Cannes ha fatto ballare e riflettere sulle sette note, quest’anno più che mai. La musica è stata al centro di un grande appuntamento e ha avuto un ruolo da protagonista anche in altri momenti del festival. Parliamo, in particolare, della masterclass con Guillermo del Toro (regista messicano due volte premio Oscar) e Alexandre Desplat (compositore pure due volte premiato dall’Academy), ma anche del suggestivo e originale documentario su Bono, lo storico frontman degli U2, presentato in anteprima sulla Croisette e in arrivo su Apple TV dal 30 maggio.
Iniziamo col dire che la musica, a Cannes, è da sempre importante. Basti pensare ai recenti film dedicati a musicisti come Amy (2015) di Asif Kapadia, The Velvet Underground (2021) di Todd Haynes, o Elvis (2022) di Baz Luhrmann. I musicisti non sono mai mancati nemmeno nelle giurie o sul tappeto rosso, in veste di ospiti d’onore, richiamando con la loro sola presenza un ponte tra cinema, suono e memoria collettiva.
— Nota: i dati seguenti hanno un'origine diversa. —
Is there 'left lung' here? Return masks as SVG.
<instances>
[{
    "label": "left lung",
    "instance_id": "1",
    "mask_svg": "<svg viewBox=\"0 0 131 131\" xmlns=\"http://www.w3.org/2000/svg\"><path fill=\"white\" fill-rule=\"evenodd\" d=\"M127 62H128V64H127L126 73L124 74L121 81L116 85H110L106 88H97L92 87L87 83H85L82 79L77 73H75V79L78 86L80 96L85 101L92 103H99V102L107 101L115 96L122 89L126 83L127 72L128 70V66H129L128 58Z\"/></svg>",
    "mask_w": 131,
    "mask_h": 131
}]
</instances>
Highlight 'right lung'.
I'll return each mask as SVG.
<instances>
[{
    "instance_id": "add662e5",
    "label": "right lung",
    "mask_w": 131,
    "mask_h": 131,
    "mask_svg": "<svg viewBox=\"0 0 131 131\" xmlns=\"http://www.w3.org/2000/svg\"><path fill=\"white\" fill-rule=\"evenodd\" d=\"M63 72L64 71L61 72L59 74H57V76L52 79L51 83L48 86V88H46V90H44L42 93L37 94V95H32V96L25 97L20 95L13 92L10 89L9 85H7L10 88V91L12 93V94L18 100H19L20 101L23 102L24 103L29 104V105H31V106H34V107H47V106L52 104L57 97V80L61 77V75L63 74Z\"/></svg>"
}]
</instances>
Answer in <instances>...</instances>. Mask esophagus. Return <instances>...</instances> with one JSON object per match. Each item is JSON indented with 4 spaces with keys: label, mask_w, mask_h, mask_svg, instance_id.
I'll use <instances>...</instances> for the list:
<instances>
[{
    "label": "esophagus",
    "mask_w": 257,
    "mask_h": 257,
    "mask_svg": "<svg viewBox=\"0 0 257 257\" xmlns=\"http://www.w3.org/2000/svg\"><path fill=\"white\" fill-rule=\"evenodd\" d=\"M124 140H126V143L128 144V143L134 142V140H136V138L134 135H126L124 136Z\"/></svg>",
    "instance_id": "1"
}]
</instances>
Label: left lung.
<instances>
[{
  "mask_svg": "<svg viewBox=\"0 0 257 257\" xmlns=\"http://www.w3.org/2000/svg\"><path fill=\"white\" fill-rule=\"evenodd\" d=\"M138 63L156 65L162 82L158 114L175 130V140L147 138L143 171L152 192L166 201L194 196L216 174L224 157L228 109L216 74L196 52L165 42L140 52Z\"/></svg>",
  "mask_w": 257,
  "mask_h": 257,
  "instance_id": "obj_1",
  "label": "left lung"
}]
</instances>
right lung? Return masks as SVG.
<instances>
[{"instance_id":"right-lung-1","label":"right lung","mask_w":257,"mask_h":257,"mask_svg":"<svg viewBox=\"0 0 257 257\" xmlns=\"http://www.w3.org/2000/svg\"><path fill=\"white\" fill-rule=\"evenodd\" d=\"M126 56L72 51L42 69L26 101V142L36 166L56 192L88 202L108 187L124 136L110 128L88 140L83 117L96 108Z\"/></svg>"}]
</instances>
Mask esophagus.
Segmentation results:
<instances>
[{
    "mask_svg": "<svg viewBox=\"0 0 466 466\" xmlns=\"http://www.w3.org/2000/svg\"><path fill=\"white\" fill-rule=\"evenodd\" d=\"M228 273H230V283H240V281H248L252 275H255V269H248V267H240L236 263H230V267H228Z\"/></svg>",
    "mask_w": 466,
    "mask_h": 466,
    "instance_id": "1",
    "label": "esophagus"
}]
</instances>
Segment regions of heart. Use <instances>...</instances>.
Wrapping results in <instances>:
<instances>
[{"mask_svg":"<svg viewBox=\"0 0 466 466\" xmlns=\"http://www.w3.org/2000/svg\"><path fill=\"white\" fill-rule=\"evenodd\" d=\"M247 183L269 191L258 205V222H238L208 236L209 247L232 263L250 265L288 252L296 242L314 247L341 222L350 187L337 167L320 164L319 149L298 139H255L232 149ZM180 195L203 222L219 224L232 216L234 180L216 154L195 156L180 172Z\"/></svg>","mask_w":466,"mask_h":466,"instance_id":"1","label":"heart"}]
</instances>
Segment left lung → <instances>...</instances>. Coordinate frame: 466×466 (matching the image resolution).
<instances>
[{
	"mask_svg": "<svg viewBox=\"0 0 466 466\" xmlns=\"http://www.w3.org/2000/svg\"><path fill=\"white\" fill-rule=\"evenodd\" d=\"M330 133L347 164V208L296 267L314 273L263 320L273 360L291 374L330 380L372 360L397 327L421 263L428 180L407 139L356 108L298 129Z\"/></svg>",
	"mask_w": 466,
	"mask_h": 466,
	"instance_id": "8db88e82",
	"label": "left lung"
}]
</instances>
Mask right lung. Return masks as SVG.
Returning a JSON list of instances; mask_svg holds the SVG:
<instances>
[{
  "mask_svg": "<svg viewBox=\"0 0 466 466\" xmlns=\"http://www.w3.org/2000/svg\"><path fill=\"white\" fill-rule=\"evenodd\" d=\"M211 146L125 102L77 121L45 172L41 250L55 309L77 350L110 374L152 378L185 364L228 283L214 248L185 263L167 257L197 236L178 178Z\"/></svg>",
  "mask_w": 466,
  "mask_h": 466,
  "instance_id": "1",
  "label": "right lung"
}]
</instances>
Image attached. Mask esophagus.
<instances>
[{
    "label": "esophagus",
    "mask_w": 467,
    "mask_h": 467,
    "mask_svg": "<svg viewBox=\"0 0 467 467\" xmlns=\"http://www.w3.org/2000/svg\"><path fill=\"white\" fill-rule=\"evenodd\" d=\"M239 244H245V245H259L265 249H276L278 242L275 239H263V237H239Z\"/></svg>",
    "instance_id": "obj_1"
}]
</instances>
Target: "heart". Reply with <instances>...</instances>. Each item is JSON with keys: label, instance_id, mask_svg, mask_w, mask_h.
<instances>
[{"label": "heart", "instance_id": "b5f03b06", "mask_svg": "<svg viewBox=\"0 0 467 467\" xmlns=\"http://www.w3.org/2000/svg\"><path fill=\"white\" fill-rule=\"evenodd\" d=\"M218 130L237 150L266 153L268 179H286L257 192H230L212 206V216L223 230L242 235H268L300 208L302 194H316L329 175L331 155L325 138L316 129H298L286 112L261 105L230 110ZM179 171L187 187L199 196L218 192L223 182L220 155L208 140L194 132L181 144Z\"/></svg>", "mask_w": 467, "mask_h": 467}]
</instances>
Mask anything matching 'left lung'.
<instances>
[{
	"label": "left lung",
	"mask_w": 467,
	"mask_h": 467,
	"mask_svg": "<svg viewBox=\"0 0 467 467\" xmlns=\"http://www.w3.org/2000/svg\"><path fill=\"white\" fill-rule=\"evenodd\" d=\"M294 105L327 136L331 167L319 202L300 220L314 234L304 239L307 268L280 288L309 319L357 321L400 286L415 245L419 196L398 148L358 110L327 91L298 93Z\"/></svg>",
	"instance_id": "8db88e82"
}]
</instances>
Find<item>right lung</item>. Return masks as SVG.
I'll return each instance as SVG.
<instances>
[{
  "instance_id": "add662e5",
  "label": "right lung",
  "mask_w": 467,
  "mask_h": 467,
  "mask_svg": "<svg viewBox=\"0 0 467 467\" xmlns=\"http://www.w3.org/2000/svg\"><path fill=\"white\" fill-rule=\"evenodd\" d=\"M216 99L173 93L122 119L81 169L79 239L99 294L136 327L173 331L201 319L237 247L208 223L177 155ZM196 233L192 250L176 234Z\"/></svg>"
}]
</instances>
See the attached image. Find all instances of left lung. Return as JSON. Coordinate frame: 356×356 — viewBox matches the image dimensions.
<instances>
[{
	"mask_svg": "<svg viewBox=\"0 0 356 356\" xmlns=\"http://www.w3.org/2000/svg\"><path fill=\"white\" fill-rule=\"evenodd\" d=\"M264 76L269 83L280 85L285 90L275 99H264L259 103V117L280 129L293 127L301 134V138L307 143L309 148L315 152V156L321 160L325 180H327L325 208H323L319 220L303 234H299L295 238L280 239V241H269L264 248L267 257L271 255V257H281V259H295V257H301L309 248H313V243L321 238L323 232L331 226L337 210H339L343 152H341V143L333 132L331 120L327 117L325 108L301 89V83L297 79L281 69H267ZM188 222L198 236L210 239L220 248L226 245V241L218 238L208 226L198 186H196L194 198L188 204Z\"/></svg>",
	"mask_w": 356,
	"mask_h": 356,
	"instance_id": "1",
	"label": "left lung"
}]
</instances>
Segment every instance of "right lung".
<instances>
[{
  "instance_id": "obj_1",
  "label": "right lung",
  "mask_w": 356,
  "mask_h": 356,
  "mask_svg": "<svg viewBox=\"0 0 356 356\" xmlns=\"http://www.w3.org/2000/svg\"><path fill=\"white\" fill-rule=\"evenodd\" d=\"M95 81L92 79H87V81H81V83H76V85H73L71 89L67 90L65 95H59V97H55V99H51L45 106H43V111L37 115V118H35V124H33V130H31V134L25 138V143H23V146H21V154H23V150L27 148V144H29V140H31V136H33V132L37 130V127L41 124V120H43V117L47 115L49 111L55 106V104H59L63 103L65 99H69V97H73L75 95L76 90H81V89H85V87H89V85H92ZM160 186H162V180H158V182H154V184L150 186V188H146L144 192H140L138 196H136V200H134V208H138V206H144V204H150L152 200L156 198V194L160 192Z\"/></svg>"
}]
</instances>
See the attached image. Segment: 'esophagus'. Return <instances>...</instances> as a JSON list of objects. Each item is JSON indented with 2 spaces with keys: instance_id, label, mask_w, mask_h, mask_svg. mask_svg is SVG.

La musica è ovunque, anche sul tappeto rosso, dove accompagna (talvolta in modo assordante, bisogna dirlo) le star nella celebre sfilata, invitandole perfino a ballare — come dimenticare i passi improvvisati di Emma Stone e del cast di All We Imagine as Light lo scorso anno? All’interno delle sale, invece, risuona il celebre jingle Le Carnaval des animaux di Camille Saint-Saëns, colonna sonora immaginaria e sognante di una montée des marches che dal mare arriva fino alle stelle. Un motivo evocativo che segna ogni proiezione ufficiale e dà il tono al rito collettivo del cinema di Cannes.
Veniamo agli appuntamenti musicali dell’edizione conclusasi questo sabato. Il primo è Stories of Surrender di Andrew Dominik (già regista di un documentario su un altro cantante, Nick Cave); un film in bianco e nero dedicato a Bono. Girato sul palco del Beacon Theatre di New York, è uno show intimo e minimalista con un tavolo, quattro sedie, un’arpista e una violoncellista, dove musica, racconto e confessione si fondono in un vero one man show. In questo film, Bono si racconta con ironia e leggerezza, evocando momenti salienti della sua vita: la nascita con una malformazione cardiaca che anni dopo quasi lo uccise, l’incontro – nella stessa settimana – con la futura moglie e con la band e il rapporto complesso con il padre «duro e puro».
Non mancano aneddoti gustosi, come l’incontro con Pavarotti: «Venne in studio per convincermi a partecipare al suo concerto benefico a Modena, ma Adam Clayton e Larry Mullen Jr., cresciuti col punk, erano contrari… e si nascosero». Oppure il surreale faccia a faccia tra suo padre e Lady Diana: «Lei gli tese la mano, e otto secoli di oppressione svanirono in otto secondi». Il racconto è intervallato da versioni acustiche e raccolte dei brani più celebri degli U2 (Pride, Beautiful Day, With or Without You, Sunday Bloody Sunday), accompagnati solo da arpa e violoncello, di cui Bono svela origini, contesti e significati spesso inaspettati. È sicuramente un modo nuovo di ascoltare canzoni che pensavamo di conoscere a memoria.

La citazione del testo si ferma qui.